> **Seitentext**
----------------------------------------

Danke für die Angaben - ich bin etwas auf Odyssee und das Reign wird sich wohl als endgültige Wahl herausstellen. Zur Wahl stand ansonsten der Schritt auf 29er (YT Jeffsy oder Specialized Enduro).

In der Tat argumentiert jeder bei meiner Körpergröße anders. YT riet mir in Saalbach dringend zu XL Bikes, div. Specialized-Händler zur L (... weil vorrätig), einige Fahrer des Enduro wiederum zur XL, Giant - ich saß heute noch ein paar mal auf der L beim lokalen Händler - wird nun aber vermutlich doch die XL.
Weiterer Vorteil: 150 mm-Stütze anstelle 125 mm bei L.


----------



## imfluss (21. Juli 2016)

Hab quasi deine Maße und fahre XL mit "kurzem Cockpit".
Manchmal wünschte ich, es wäre ein L. Bei engen kurven und verspielten parkstrecken, wo es um wendigkeit und airtime geht z.b. Aber summa summarum ist XL ok, vor allem diese souveräne Laufruhe macht das Bike so genial.


----------



## MTB-News.de




----------



## aibeekey (22. Juli 2016)

imfluss schrieb:


> Manchmal wünschte ich, es wäre ein L.



Wenn du das noch begründen würdest, wäre vermutlich auch vielen geholfen, die vor der Wahl stehen


----------



## DeadMeat (22. Juli 2016)

----------------------------------------

Datensätze zum szenenbasierten Schlussfolgern
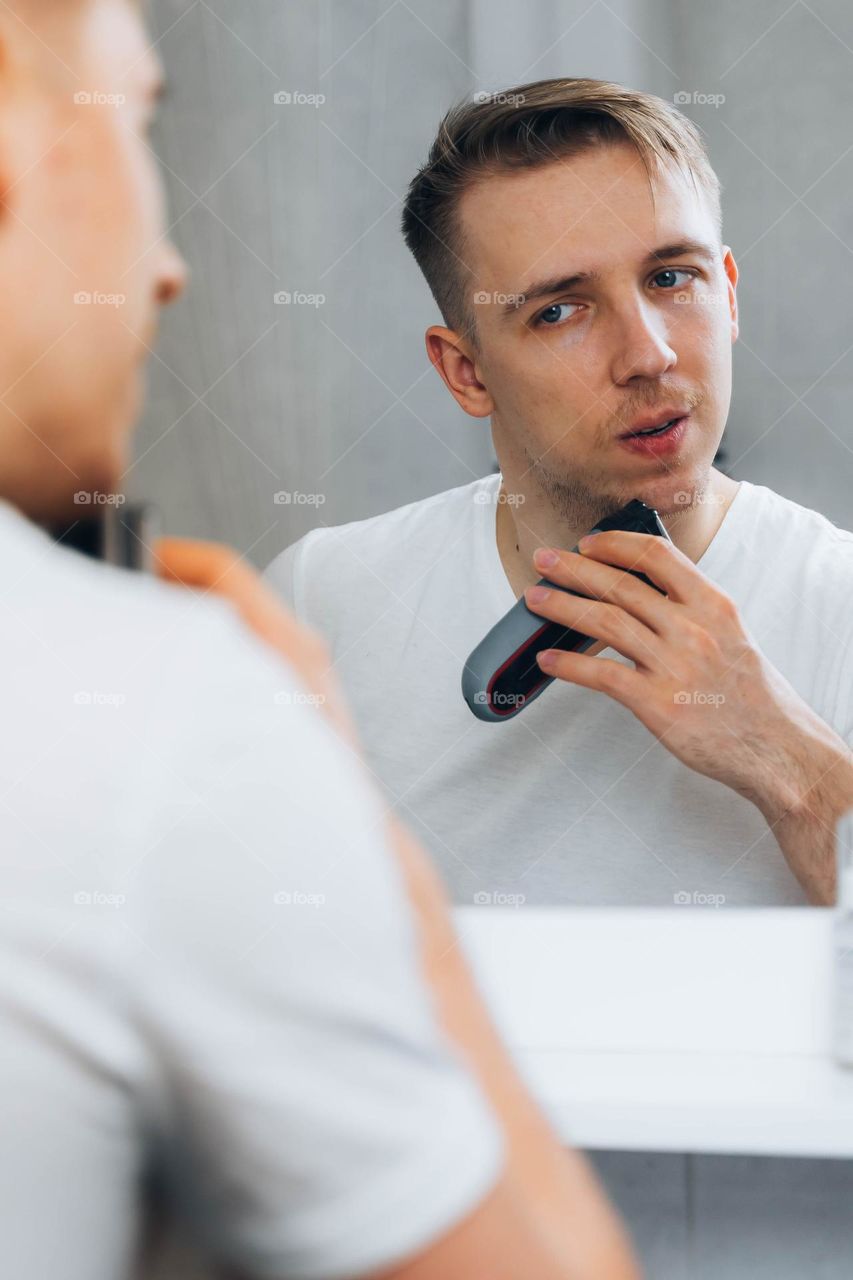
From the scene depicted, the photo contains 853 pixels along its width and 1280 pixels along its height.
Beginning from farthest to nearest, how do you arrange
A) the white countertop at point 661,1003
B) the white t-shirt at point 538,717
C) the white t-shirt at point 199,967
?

----------------------------------------

> **Aufgabe 1**
Nenne alle Benutzernamen, die im Forumsauszug als Überschrift eines Beitrags mit Datum stehen.
> **Aufgabe 2**
Übernimm aus dem Forumsauszug wortgetreu den Abschnitt von „Danke für die“ bis „doch die XL.“.

> **Antwort 1**
imfluss, aibeekey, DeadMeat

> **Antwort 2**
Danke für die Angaben - ich bin etwas auf Odyssee und das Reign wird sich wohl als endgültige Wahl herausstellen. Zur Wahl stand ansonsten der Schritt auf 29er (YT Jeffsy oder Specialized Enduro).

In der Tat argumentiert jeder bei meiner Körpergröße anders. YT riet mir in Saalbach dringend zu XL Bikes, div. Specialized-Händler zur L (... weil vorrätig), einige Fahrer des Enduro wiederum zur XL, Giant - ich saß heute noch ein paar mal auf der L beim lokalen Händler - wird nun aber vermutlich doch die XL.